■ Passage:
Following lunch, I spent my time driving in circles through the hallways, round and round until the bell would ring.  A few hellos would come and go, but my screeching wheels were all that I could hear.  It gave me the opportunity to develop a sense of emotional independence as I reflected upon thought after thought.  No one was there in the morning during drop-off and the librarian ended up having to help with my winter coat.  I waited in the library for class to begin and every day was the same old routine.  I hid behind the large shelf in the corner most of the time.

There were several occasions when I looked through a small gap between the books to peek at a girl.  Her naturally flowing hair glimmered beneath the fluorescent lights and the way she bit her pink lips while studying was so enchanting.  I envied the text that her fingertips delicately grazed upon and caught a glimpse of her graceful beauty, but then the damsel caught my stares (I’m guessing she had already suspected).  She stood at the entrance of my little world and… I’ll never forget the look of pity when she discovered the cripple behind her stalker.  I quickly drove past her, blushing and embarrassed.

■ Problems to solve:
[A] Answer these questions about the passage:
(i) Who ended up helping the narrator with the winter coat?
(ii) Where did the narrator hide most of the time?
(iii) What color were the girl's lips?
[B] Summarize the passage in two sentences.
[C] Retype the passage from "There were several" to "blushing and embarrassed.", inclusive.

■ Extracted items:
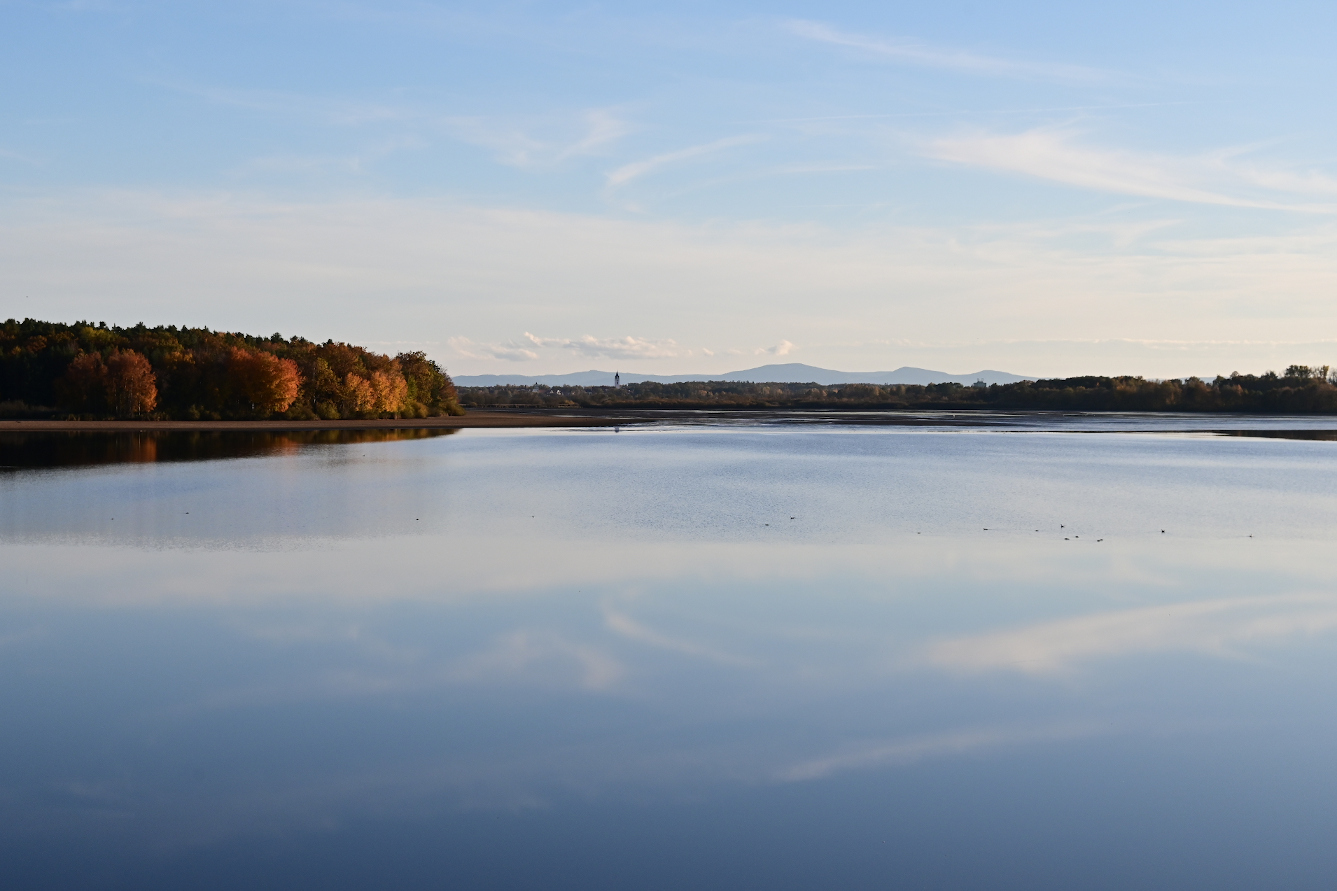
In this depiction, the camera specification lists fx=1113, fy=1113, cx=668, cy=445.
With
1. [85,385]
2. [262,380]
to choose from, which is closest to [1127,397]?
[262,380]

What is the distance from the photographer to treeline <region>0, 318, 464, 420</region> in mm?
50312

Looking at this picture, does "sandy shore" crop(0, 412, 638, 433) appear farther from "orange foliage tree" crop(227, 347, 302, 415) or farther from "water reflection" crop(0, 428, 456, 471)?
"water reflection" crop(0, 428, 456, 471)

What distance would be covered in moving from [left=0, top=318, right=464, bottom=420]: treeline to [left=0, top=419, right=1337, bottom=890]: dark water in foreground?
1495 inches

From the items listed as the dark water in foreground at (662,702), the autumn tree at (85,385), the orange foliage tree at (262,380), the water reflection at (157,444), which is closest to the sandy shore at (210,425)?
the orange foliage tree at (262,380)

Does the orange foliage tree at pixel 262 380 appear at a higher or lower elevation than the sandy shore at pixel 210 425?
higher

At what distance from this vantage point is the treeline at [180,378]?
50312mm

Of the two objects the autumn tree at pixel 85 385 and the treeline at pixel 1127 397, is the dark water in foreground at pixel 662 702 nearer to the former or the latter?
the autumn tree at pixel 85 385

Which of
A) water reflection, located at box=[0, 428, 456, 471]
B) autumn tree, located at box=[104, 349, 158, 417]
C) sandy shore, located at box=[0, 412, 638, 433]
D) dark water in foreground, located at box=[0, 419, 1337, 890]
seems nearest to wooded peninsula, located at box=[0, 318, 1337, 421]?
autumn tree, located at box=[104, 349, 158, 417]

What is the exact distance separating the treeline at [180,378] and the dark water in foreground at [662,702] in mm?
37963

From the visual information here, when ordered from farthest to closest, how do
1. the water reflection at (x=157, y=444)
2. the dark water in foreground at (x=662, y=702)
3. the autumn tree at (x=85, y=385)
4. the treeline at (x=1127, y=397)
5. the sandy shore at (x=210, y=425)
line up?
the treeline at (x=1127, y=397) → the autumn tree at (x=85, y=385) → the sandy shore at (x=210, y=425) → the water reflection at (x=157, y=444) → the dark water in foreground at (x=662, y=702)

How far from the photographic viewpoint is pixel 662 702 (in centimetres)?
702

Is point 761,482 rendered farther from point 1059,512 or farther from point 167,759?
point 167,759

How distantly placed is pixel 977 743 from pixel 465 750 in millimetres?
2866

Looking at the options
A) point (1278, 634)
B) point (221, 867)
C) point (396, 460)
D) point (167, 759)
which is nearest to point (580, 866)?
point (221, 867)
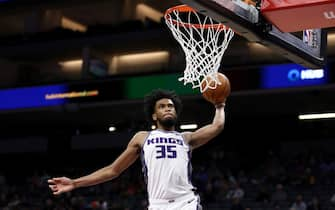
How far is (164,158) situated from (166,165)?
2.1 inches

■ Solutions per task:
[A]
(i) The librarian.
(ii) Behind the large shelf in the corner.
(iii) Pink.

[B] After lunch the narrator drove in circles through the hallways until the bell rang, and each morning waited in the library for class, mostly hidden behind a large shelf in the corner. Peeking through a gap between the books at a girl who was studying, the narrator was caught staring, saw her look of pity, and drove past her blushing and embarrassed.

[C]
There were several occasions when I looked through a small gap between the books to peek at a girl.  Her naturally flowing hair glimmered beneath the fluorescent lights and the way she bit her pink lips while studying was so enchanting.  I envied the text that her fingertips delicately grazed upon and caught a glimpse of her graceful beauty, but then the damsel caught my stares (I’m guessing she had already suspected).  She stood at the entrance of my little world and… I’ll never forget the look of pity when she discovered the cripple behind her stalker.  I quickly drove past her, blushing and embarrassed.